REQUIRED WORK: Format every line of the records below as a JSON list of strings, one string per line, and leave out the blank lines.

SOURCE MATERIAL:
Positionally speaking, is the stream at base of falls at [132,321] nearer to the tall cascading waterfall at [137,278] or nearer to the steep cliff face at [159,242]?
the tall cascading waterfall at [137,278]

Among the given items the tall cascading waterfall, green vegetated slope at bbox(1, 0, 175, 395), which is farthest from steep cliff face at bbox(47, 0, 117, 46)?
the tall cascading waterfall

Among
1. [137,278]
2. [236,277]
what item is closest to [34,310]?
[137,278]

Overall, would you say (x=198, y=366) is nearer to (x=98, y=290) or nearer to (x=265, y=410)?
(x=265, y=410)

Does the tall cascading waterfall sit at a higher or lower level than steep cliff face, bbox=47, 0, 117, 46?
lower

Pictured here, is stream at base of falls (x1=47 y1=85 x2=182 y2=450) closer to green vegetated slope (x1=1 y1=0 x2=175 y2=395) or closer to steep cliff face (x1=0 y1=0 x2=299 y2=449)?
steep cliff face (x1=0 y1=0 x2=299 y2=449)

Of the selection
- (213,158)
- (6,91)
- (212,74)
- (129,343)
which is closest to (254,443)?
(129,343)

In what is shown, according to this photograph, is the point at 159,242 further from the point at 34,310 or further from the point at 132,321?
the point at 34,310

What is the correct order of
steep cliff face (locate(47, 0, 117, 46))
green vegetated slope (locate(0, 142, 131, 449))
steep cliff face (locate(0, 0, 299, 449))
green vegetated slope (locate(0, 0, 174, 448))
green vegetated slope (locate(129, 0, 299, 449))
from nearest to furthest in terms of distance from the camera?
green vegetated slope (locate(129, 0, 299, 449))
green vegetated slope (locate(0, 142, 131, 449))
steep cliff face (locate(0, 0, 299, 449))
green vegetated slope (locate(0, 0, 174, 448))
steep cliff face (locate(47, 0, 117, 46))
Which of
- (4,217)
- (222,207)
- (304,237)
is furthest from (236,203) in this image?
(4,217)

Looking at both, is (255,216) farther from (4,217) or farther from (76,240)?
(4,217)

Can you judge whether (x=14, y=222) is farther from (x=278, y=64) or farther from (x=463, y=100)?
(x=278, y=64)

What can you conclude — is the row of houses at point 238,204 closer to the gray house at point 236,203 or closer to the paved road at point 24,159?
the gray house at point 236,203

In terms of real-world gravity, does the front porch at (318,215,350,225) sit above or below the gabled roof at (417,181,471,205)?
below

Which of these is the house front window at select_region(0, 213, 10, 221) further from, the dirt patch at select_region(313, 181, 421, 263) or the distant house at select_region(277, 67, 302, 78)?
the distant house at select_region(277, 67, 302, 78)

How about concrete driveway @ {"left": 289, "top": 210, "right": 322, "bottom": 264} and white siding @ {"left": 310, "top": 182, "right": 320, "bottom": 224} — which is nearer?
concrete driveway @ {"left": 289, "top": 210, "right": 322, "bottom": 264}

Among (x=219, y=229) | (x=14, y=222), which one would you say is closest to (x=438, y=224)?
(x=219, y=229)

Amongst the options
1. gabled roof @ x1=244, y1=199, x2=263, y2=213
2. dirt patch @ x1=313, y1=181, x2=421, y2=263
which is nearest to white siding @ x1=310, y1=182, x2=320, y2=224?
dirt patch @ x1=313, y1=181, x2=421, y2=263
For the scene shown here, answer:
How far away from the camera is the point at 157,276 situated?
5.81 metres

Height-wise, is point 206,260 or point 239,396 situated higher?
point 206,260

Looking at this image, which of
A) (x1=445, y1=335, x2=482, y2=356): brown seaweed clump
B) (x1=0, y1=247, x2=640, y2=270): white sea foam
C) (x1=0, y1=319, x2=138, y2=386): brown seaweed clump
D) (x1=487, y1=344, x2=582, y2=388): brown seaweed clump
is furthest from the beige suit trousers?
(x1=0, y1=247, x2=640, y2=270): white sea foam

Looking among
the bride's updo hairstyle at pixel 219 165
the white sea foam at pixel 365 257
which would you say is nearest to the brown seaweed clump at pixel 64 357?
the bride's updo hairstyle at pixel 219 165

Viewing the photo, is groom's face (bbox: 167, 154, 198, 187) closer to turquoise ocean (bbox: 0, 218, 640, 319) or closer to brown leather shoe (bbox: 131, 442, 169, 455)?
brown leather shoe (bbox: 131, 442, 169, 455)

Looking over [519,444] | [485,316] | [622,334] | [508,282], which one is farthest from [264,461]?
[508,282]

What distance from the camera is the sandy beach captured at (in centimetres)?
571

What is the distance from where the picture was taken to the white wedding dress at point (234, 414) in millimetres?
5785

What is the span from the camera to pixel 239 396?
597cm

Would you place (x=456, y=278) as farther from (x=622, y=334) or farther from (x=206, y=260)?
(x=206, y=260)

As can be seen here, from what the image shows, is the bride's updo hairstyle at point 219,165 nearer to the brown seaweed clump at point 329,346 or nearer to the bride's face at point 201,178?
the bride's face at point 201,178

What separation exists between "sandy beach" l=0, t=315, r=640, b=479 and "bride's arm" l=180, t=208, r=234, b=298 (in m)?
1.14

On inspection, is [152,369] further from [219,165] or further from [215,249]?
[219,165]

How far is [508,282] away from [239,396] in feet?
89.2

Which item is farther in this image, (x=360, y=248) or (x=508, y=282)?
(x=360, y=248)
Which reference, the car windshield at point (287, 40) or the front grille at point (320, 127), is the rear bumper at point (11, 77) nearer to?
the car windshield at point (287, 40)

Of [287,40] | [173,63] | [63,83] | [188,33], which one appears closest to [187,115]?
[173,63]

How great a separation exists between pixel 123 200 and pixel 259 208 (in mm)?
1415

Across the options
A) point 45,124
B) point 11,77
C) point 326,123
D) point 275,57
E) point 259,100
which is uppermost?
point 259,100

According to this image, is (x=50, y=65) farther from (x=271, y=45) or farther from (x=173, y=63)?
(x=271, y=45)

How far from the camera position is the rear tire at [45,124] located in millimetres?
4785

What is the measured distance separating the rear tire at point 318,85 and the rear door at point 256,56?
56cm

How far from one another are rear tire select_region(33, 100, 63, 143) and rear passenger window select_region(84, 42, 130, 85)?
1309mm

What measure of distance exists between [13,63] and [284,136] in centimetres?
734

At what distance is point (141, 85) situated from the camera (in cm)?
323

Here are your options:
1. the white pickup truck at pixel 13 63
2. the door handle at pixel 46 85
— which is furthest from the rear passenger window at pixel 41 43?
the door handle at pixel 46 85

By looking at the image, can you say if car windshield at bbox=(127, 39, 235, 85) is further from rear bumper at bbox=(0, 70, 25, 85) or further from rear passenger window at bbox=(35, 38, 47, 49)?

TASK OUTPUT:
[
  "Positionally speaking, is the stream at base of falls at [132,321] nearer to the tall cascading waterfall at [137,278] or nearer to the steep cliff face at [159,242]?",
  "the tall cascading waterfall at [137,278]",
  "Among the given items the tall cascading waterfall, green vegetated slope at bbox(1, 0, 175, 395), which is farthest from steep cliff face at bbox(47, 0, 117, 46)?",
  "the tall cascading waterfall",
  "Among",
  "1. [137,278]",
  "2. [236,277]",
  "what item is closest to [34,310]?",
  "[137,278]",
  "Overall, would you say (x=198, y=366) is nearer to (x=98, y=290) or nearer to (x=265, y=410)?",
  "(x=265, y=410)",
  "Does the tall cascading waterfall sit at a higher or lower level than steep cliff face, bbox=47, 0, 117, 46?",
  "lower",
  "Pictured here, is stream at base of falls (x1=47 y1=85 x2=182 y2=450) closer to green vegetated slope (x1=1 y1=0 x2=175 y2=395) or closer to steep cliff face (x1=0 y1=0 x2=299 y2=449)?",
  "steep cliff face (x1=0 y1=0 x2=299 y2=449)",
  "Of the selection",
  "- (213,158)",
  "- (6,91)",
  "- (212,74)",
  "- (129,343)",
  "which is closest to (254,443)?",
  "(129,343)",
  "In what is shown, according to this photograph, is the point at 159,242 further from the point at 34,310 or further from the point at 132,321?",
  "the point at 34,310",
  "What is the correct order of",
  "steep cliff face (locate(47, 0, 117, 46))",
  "green vegetated slope (locate(0, 142, 131, 449))",
  "steep cliff face (locate(0, 0, 299, 449))",
  "green vegetated slope (locate(0, 0, 174, 448))",
  "green vegetated slope (locate(129, 0, 299, 449))",
  "from nearest to furthest in terms of distance from the camera?",
  "green vegetated slope (locate(129, 0, 299, 449))",
  "green vegetated slope (locate(0, 142, 131, 449))",
  "steep cliff face (locate(0, 0, 299, 449))",
  "green vegetated slope (locate(0, 0, 174, 448))",
  "steep cliff face (locate(47, 0, 117, 46))",
  "Which of",
  "- (4,217)",
  "- (222,207)",
  "- (304,237)",
  "is furthest from (236,203) in this image?",
  "(4,217)",
  "Looking at both, is (255,216) farther from (4,217) or farther from (76,240)?",
  "(4,217)",
  "Can you judge whether (x=14, y=222) is farther from (x=278, y=64) or farther from (x=463, y=100)?",
  "(x=278, y=64)",
  "What can you conclude — is the row of houses at point 238,204 closer to the gray house at point 236,203 or closer to the paved road at point 24,159?",
  "the gray house at point 236,203",
  "In terms of real-world gravity, does the front porch at (318,215,350,225) sit above or below the gabled roof at (417,181,471,205)?",
  "below",
  "Which of these is the house front window at select_region(0, 213, 10, 221) further from, the dirt patch at select_region(313, 181, 421, 263) or the distant house at select_region(277, 67, 302, 78)?",
  "the distant house at select_region(277, 67, 302, 78)",
  "How about concrete driveway @ {\"left\": 289, \"top\": 210, \"right\": 322, \"bottom\": 264} and white siding @ {\"left\": 310, \"top\": 182, \"right\": 320, \"bottom\": 224} — which is nearer?",
  "concrete driveway @ {\"left\": 289, \"top\": 210, \"right\": 322, \"bottom\": 264}",
  "Among (x=219, y=229) | (x=14, y=222), which one would you say is closest to (x=438, y=224)?",
  "(x=219, y=229)",
  "Amongst the options",
  "1. gabled roof @ x1=244, y1=199, x2=263, y2=213",
  "2. dirt patch @ x1=313, y1=181, x2=421, y2=263",
  "which is nearest to white siding @ x1=310, y1=182, x2=320, y2=224?",
  "dirt patch @ x1=313, y1=181, x2=421, y2=263",
  "For the scene shown here, answer:",
  "How far away from the camera is the point at 157,276 situated?",
  "5.81 metres",
  "Height-wise, is point 206,260 or point 239,396 situated higher?",
  "point 206,260",
  "Looking at this image, which of",
  "A) (x1=445, y1=335, x2=482, y2=356): brown seaweed clump",
  "B) (x1=0, y1=247, x2=640, y2=270): white sea foam",
  "C) (x1=0, y1=319, x2=138, y2=386): brown seaweed clump",
  "D) (x1=487, y1=344, x2=582, y2=388): brown seaweed clump",
  "is furthest from the beige suit trousers?",
  "(x1=0, y1=247, x2=640, y2=270): white sea foam",
  "Looking among",
  "the bride's updo hairstyle at pixel 219 165",
  "the white sea foam at pixel 365 257",
  "which would you say is nearest to the brown seaweed clump at pixel 64 357?",
  "the bride's updo hairstyle at pixel 219 165",
  "Viewing the photo, is groom's face (bbox: 167, 154, 198, 187) closer to turquoise ocean (bbox: 0, 218, 640, 319) or closer to brown leather shoe (bbox: 131, 442, 169, 455)?",
  "brown leather shoe (bbox: 131, 442, 169, 455)",
  "Looking over [519,444] | [485,316] | [622,334] | [508,282], which one is farthest from [264,461]?",
  "[508,282]",
  "What distance from the camera is the sandy beach captured at (in centimetres)?",
  "571",
  "What is the distance from where the picture was taken to the white wedding dress at point (234, 414) in millimetres?",
  "5785",
  "What is the span from the camera to pixel 239 396?",
  "597cm",
  "Would you place (x=456, y=278) as farther from (x=622, y=334) or farther from (x=206, y=260)?",
  "(x=206, y=260)",
  "As can be seen here, from what the image shows, is the bride's updo hairstyle at point 219,165 nearer to the brown seaweed clump at point 329,346 or nearer to the bride's face at point 201,178?",
  "the bride's face at point 201,178",
  "What separation exists between \"sandy beach\" l=0, t=315, r=640, b=479 and \"bride's arm\" l=180, t=208, r=234, b=298 (in m)?",
  "1.14",
  "On inspection, is [152,369] further from [219,165] or further from [215,249]?",
  "[219,165]",
  "How far is [508,282] away from [239,396] in feet?",
  "89.2",
  "Which item is farther in this image, (x=360, y=248) or (x=508, y=282)?",
  "(x=360, y=248)",
  "Which reference, the car windshield at point (287, 40) or the front grille at point (320, 127), is the rear bumper at point (11, 77) nearer to?",
  "the car windshield at point (287, 40)",
  "Of [287,40] | [173,63] | [63,83] | [188,33], which one appears closest to [187,115]?",
  "[173,63]",
  "How great a separation exists between pixel 123 200 and pixel 259 208 (in mm)?",
  "1415",
  "Across the options",
  "A) point 45,124",
  "B) point 11,77",
  "C) point 326,123",
  "D) point 275,57",
  "E) point 259,100",
  "which is uppermost?",
  "point 259,100",
  "According to this image, is (x=50, y=65) farther from (x=271, y=45) or farther from (x=173, y=63)?",
  "(x=271, y=45)",
  "How far from the camera position is the rear tire at [45,124] located in millimetres?",
  "4785",
  "What is the measured distance separating the rear tire at point 318,85 and the rear door at point 256,56?",
  "56cm",
  "How far from one another are rear tire select_region(33, 100, 63, 143) and rear passenger window select_region(84, 42, 130, 85)?",
  "1309mm",
  "What measure of distance exists between [13,63] and [284,136] in centimetres?",
  "734",
  "At what distance is point (141, 85) situated from the camera (in cm)?",
  "323",
  "Here are your options:",
  "1. the white pickup truck at pixel 13 63",
  "2. the door handle at pixel 46 85",
  "— which is furthest from the rear passenger window at pixel 41 43?",
  "the door handle at pixel 46 85",
  "By looking at the image, can you say if car windshield at bbox=(127, 39, 235, 85) is further from rear bumper at bbox=(0, 70, 25, 85) or further from rear passenger window at bbox=(35, 38, 47, 49)?"
]